Python2.X / Python3.X explain the difference in urllib library

By contrast to this article we explain in detail the explanation in Python2 and Python3 difference in urllib library and usage, a friend in need to follow to learn under the bar.
This article describes urllib changes in different versions of the library in Python, and to explain the relevant Python3.X usage urllib library.

urllib library control Issue Here Insert Picture Description
urllib library is used to operate URL, python crawling pages of third-party libraries, the same library as well as requests, httplib2.

In Python2.X, the sub-urllib and urllib2, but in the Python3.X are merged into a unified urllib in. Changes which can be seen by the common table, according to the change quickly write the corresponding version of the python program.

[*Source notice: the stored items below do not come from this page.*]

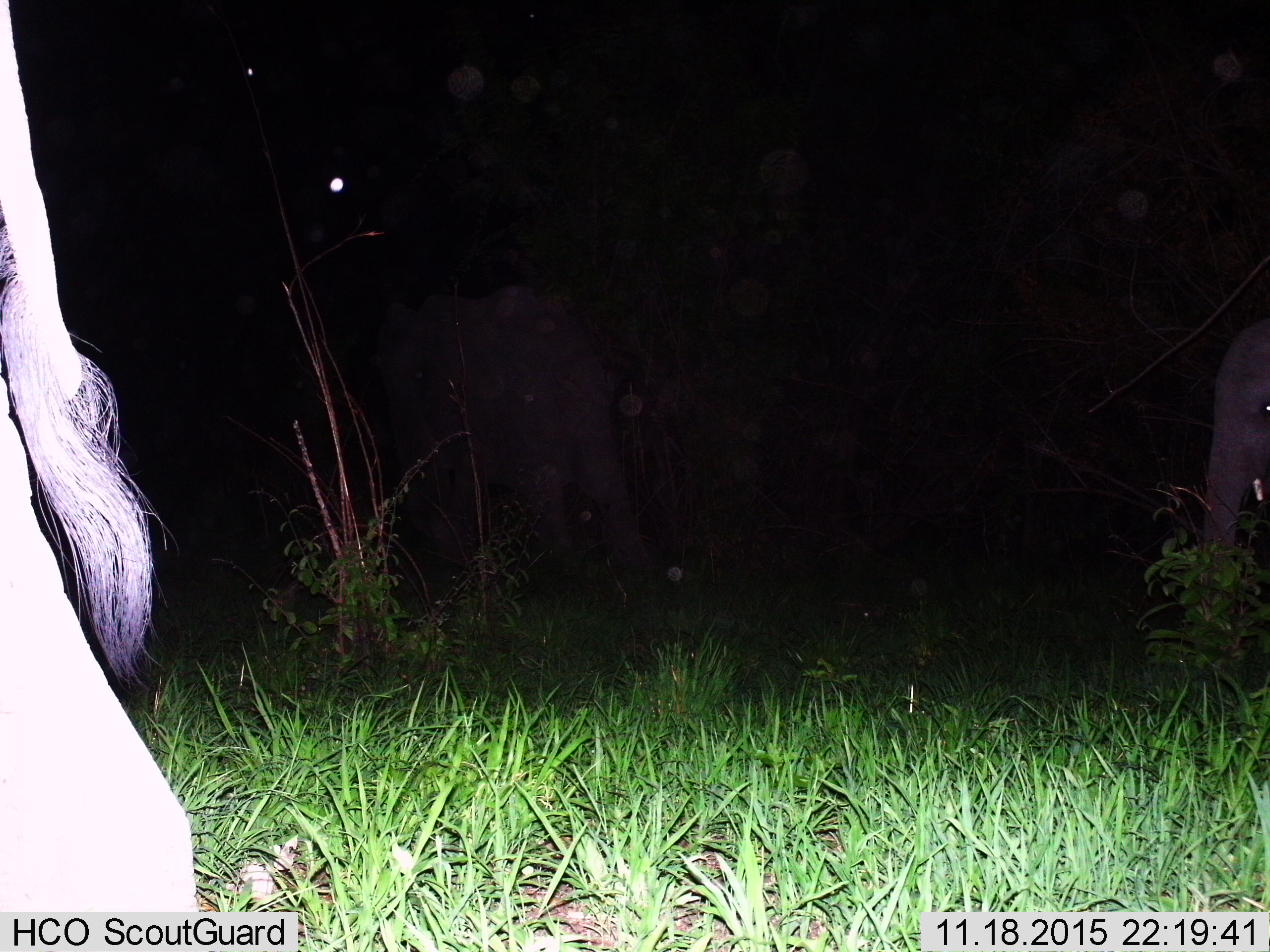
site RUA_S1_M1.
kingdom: Animalia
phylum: Chordata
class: Mammalia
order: Proboscidea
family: Elephantidae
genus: Loxodonta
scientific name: Loxodonta africana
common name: african bush elephant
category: elephant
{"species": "elephant (african bush elephant) (Loxodonta africana)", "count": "3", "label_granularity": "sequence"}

Relatively speaking, Python3.X support for the Chinese friendly than Python2.X, so the next blog to introduce some of the common uses urllib library by Python3.X.

send request

import urllib.request
r = urllib.request.urlopen(<a href="http://www.python.org/" rel="external nofollow">http://www.python.org/</a>)

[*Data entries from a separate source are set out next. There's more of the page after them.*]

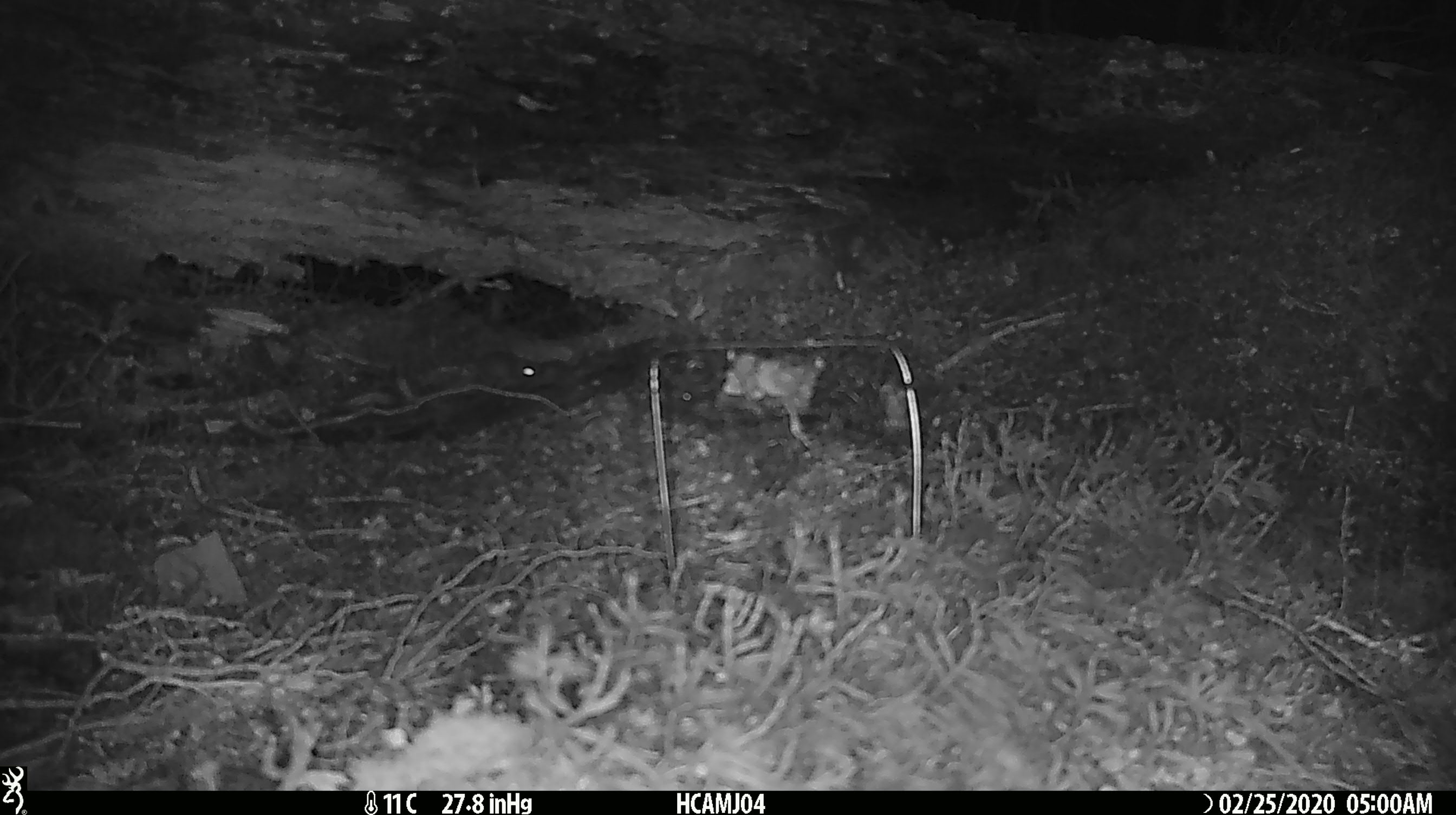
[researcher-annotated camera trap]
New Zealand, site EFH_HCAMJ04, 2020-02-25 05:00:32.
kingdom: Animalia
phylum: Chordata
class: Mammalia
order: Rodentia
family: Muridae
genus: Mus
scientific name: Mus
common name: mouse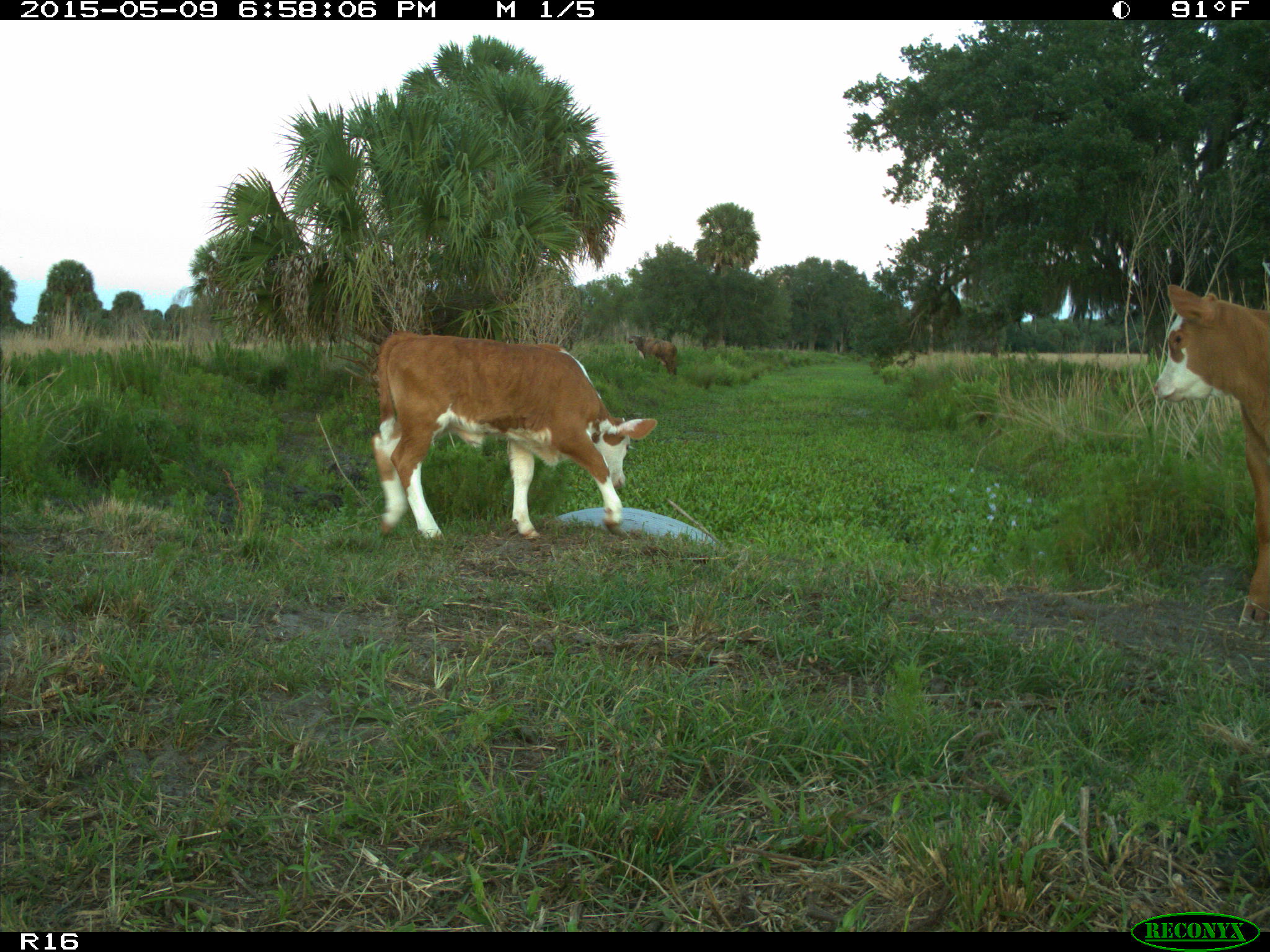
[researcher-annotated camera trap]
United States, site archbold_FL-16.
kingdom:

Urllib.request first import module using the urlopen () sends a request to the URL parameters, returns a http.client.HTTPResponse object.

In the urlopen (), a timeout field, after the appropriate number of times can be set to stop waiting for a response. In addition, it can also be used r.info (), r.getcode (), r.geturl () to obtain the corresponding current environmental information, status code, the current page URL.

Read the contents of the response

import urllib.request
url = "http://www.python.org/"
with urllib.request.urlopen(url) as r:
r.read()

Use r.read () to read the contents of the memory in response, the content page's source code (using the corresponding browser "view source" function to see), and for decoding the returned string corresponding decode () .

URL parameter passed

import urllib.request
import urllib.parse
params = urllib.parse.urlencode({'q': 'urllib', 'check_keywords': 'yes', 'area': 'default'})
url = "https://docs.python.org/3/search.html?{}".format(params)
r = urllib.request.urlopen(url)

A string dictionary by urlencode () encoded data transmitting URL query string,

params encoded as a string, each key-value pairs in the dictionary '&' connection: 'q = urllib & check_keywords = yes & area = default'

URL after the building: https: //docs.python.org/3/search.html q = urllib & check_keywords = yes & area = default?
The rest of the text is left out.